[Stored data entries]
--------------------------------------------------
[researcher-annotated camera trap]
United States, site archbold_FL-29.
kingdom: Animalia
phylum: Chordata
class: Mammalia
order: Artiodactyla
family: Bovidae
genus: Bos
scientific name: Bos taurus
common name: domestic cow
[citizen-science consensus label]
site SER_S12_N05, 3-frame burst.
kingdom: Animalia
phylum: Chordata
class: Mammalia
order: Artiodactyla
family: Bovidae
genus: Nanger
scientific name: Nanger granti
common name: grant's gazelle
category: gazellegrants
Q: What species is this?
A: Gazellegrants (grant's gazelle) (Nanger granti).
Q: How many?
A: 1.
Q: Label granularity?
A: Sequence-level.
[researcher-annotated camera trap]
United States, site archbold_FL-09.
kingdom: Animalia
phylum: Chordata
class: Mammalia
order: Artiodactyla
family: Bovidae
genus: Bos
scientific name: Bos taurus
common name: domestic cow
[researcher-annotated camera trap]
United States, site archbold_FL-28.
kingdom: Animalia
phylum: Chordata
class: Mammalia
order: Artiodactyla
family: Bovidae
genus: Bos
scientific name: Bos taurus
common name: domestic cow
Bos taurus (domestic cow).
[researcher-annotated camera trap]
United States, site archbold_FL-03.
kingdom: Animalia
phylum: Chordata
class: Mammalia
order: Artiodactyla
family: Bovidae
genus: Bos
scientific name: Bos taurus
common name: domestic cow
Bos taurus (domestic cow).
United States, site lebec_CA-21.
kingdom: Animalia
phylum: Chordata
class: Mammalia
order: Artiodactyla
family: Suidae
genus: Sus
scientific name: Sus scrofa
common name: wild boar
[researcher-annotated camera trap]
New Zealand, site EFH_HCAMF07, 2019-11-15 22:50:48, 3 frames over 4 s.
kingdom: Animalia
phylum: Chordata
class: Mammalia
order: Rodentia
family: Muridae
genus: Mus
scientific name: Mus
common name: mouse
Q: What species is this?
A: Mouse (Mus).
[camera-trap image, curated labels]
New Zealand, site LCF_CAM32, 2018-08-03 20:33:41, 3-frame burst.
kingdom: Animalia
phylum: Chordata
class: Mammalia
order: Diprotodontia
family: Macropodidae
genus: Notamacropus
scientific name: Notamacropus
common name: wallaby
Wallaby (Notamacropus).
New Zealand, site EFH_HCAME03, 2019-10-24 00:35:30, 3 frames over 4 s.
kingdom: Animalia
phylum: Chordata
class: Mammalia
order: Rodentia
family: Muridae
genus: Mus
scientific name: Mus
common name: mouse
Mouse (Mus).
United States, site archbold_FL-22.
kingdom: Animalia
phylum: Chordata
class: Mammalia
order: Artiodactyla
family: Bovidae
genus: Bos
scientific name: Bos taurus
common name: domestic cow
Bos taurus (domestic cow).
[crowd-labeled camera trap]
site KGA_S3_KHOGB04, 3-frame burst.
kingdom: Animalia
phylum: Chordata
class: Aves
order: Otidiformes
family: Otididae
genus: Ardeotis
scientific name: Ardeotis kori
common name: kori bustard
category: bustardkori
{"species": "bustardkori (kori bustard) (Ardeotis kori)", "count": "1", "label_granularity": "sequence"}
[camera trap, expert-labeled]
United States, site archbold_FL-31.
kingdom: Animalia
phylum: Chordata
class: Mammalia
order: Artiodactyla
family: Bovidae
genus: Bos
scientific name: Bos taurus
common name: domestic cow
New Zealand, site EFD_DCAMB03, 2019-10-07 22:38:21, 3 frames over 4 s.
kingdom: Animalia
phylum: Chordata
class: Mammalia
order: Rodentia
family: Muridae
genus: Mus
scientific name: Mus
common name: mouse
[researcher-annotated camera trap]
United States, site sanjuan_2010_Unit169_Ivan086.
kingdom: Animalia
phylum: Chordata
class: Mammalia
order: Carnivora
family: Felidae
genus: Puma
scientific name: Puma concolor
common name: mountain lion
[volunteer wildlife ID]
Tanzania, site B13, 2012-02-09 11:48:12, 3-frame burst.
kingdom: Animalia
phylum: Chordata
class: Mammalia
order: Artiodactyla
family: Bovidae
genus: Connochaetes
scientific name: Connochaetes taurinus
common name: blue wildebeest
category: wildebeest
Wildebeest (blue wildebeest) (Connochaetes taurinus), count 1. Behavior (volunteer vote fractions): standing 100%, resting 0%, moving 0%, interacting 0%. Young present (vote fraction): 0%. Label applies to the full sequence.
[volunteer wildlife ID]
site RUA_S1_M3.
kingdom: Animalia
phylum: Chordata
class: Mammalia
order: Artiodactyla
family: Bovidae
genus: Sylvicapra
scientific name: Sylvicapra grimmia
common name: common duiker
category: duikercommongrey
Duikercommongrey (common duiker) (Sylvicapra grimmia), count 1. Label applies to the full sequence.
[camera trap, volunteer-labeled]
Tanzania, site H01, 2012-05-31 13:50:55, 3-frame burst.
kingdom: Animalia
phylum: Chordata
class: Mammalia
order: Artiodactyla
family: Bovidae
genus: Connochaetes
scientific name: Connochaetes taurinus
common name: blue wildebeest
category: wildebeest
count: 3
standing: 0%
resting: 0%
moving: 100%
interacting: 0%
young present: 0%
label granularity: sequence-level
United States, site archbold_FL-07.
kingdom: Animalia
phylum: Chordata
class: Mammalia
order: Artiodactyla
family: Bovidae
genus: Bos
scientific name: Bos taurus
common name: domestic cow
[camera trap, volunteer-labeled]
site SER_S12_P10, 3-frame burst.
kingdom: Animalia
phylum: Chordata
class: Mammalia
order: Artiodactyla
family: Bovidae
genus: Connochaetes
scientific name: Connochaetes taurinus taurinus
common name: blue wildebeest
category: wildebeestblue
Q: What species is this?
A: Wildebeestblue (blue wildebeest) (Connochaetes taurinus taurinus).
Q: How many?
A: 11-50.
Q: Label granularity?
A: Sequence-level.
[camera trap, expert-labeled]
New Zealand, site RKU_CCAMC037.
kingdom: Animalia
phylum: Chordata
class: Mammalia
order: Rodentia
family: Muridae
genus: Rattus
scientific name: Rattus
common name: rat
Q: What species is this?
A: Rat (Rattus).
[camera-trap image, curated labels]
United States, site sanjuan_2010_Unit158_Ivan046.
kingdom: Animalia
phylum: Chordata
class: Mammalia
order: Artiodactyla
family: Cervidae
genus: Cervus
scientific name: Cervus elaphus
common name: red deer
--------------------------------------------------
_Task details_
All entries above should be duplicated exactly, none omitted.

_Problem solution_
[researcher-annotated camera trap]
United States, site archbold_FL-29.
kingdom: Animalia
phylum: Chordata
class: Mammalia
order: Artiodactyla
family: Bovidae
genus: Bos
scientific name: Bos taurus
common name: domestic cow
[citizen-science consensus label]
site SER_S12_N05, 3-frame burst.
kingdom: Animalia
phylum: Chordata
class: Mammalia
order: Artiodactyla
family: Bovidae
genus: Nanger
scientific name: Nanger granti
common name: grant's gazelle
category: gazellegrants
Q: What species is this?
A: Gazellegrants (grant's gazelle) (Nanger granti).
Q: How many?
A: 1.
Q: Label granularity?
A: Sequence-level.
[researcher-annotated camera trap]
United States, site archbold_FL-09.
kingdom: Animalia
phylum: Chordata
class: Mammalia
order: Artiodactyla
family: Bovidae
genus: Bos
scientific name: Bos taurus
common name: domestic cow
[researcher-annotated camera trap]
United States, site archbold_FL-28.
kingdom: Animalia
phylum: Chordata
class: Mammalia
order: Artiodactyla
family: Bovidae
genus: Bos
scientific name: Bos taurus
common name: domestic cow
Bos taurus (domestic cow).
[researcher-annotated camera trap]
United States, site archbold_FL-03.
kingdom: Animalia
phylum: Chordata
class: Mammalia
order: Artiodactyla
family: Bovidae
genus: Bos
scientific name: Bos taurus
common name: domestic cow
Bos taurus (domestic cow).
United States, site lebec_CA-21.
kingdom: Animalia
phylum: Chordata
class: Mammalia
order: Artiodactyla
family: Suidae
genus: Sus
scientific name: Sus scrofa
common name: wild boar
[researcher-annotated camera trap]
New Zealand, site EFH_HCAMF07, 2019-11-15 22:50:48, 3 frames over 4 s.
kingdom: Animalia
phylum: Chordata
class: Mammalia
order: Rodentia
family: Muridae
genus: Mus
scientific name: Mus
common name: mouse
Q: What species is this?
A: Mouse (Mus).
[camera-trap image, curated labels]
New Zealand, site LCF_CAM32, 2018-08-03 20:33:41, 3-frame burst.
kingdom: Animalia
phylum: Chordata
class: Mammalia
order: Diprotodontia
family: Macropodidae
genus: Notamacropus
scientific name: Notamacropus
common name: wallaby
Wallaby (Notamacropus).
New Zealand, site EFH_HCAME03, 2019-10-24 00:35:30, 3 frames over 4 s.
kingdom: Animalia
phylum: Chordata
class: Mammalia
order: Rodentia
family: Muridae
genus: Mus
scientific name: Mus
common name: mouse
Mouse (Mus).
United States, site archbold_FL-22.
kingdom: Animalia
phylum: Chordata
class: Mammalia
order: Artiodactyla
family: Bovidae
genus: Bos
scientific name: Bos taurus
common name: domestic cow
Bos taurus (domestic cow).
[crowd-labeled camera trap]
site KGA_S3_KHOGB04, 3-frame burst.
kingdom: Animalia
phylum: Chordata
class: Aves
order: Otidiformes
family: Otididae
genus: Ardeotis
scientific name: Ardeotis kori
common name: kori bustard
category: bustardkori
{"species": "bustardkori (kori bustard) (Ardeotis kori)", "count": "1", "label_granularity": "sequence"}
[camera trap, expert-labeled]
United States, site archbold_FL-31.
kingdom: Animalia
phylum: Chordata
class: Mammalia
order: Artiodactyla
family: Bovidae
genus: Bos
scientific name: Bos taurus
common name: domestic cow
New Zealand, site EFD_DCAMB03, 2019-10-07 22:38:21, 3 frames over 4 s.
kingdom: Animalia
phylum: Chordata
class: Mammalia
order: Rodentia
family: Muridae
genus: Mus
scientific name: Mus
common name: mouse
[researcher-annotated camera trap]
United States, site sanjuan_2010_Unit169_Ivan086.
kingdom: Animalia
phylum: Chordata
class: Mammalia
order: Carnivora
family: Felidae
genus: Puma
scientific name: Puma concolor
common name: mountain lion
[volunteer wildlife ID]
Tanzania, site B13, 2012-02-09 11:48:12, 3-frame burst.
kingdom: Animalia
phylum: Chordata
class: Mammalia
order: Artiodactyla
family: Bovidae
genus: Connochaetes
scientific name: Connochaetes taurinus
common name: blue wildebeest
category: wildebeest
Wildebeest (blue wildebeest) (Connochaetes taurinus), count 1. Behavior (volunteer vote fractions): standing 100%, resting 0%, moving 0%, interacting 0%. Young present (vote fraction): 0%. Label applies to the full sequence.
[volunteer wildlife ID]
site RUA_S1_M3.
kingdom: Animalia
phylum: Chordata
class: Mammalia
order: Artiodactyla
family: Bovidae
genus: Sylvicapra
scientific name: Sylvicapra grimmia
common name: common duiker
category: duikercommongrey
Duikercommongrey (common duiker) (Sylvicapra grimmia), count 1. Label applies to the full sequence.
[camera trap, volunteer-labeled]
Tanzania, site H01, 2012-05-31 13:50:55, 3-frame burst.
kingdom: Animalia
phylum: Chordata
class: Mammalia
order: Artiodactyla
family: Bovidae
genus: Connochaetes
scientific name: Connochaetes taurinus
common name: blue wildebeest
category: wildebeest
count: 3
standing: 0%
resting: 0%
moving: 100%
interacting: 0%
young present: 0%
label granularity: sequence-level
United States, site archbold_FL-07.
kingdom: Animalia
phylum: Chordata
class: Mammalia
order: Artiodactyla
family: Bovidae
genus: Bos
scientific name: Bos taurus
common name: domestic cow
[camera trap, volunteer-labeled]
site SER_S12_P10, 3-frame burst.
kingdom: Animalia
phylum: Chordata
class: Mammalia
order: Artiodactyla
family: Bovidae
genus: Connochaetes
scientific name: Connochaetes taurinus taurinus
common name: blue wildebeest
category: wildebeestblue
Q: What species is this?
A: Wildebeestblue (blue wildebeest) (Connochaetes taurinus taurinus).
Q: How many?
A: 11-50.
Q: Label granularity?
A: Sequence-level.
[camera trap, expert-labeled]
New Zealand, site RKU_CCAMC037.
kingdom: Animalia
phylum: Chordata
class: Mammalia
order: Rodentia
family: Muridae
genus: Rattus
scientific name: Rattus
common name: rat
Q: What species is this?
A: Rat (Rattus).
[camera-trap image, curated labels]
United States, site sanjuan_2010_Unit158_Ivan046.
kingdom: Animalia
phylum: Chordata
class: Mammalia
order: Artiodactyla
family: Cervidae
genus: Cervus
scientific name: Cervus elaphus
common name: red deer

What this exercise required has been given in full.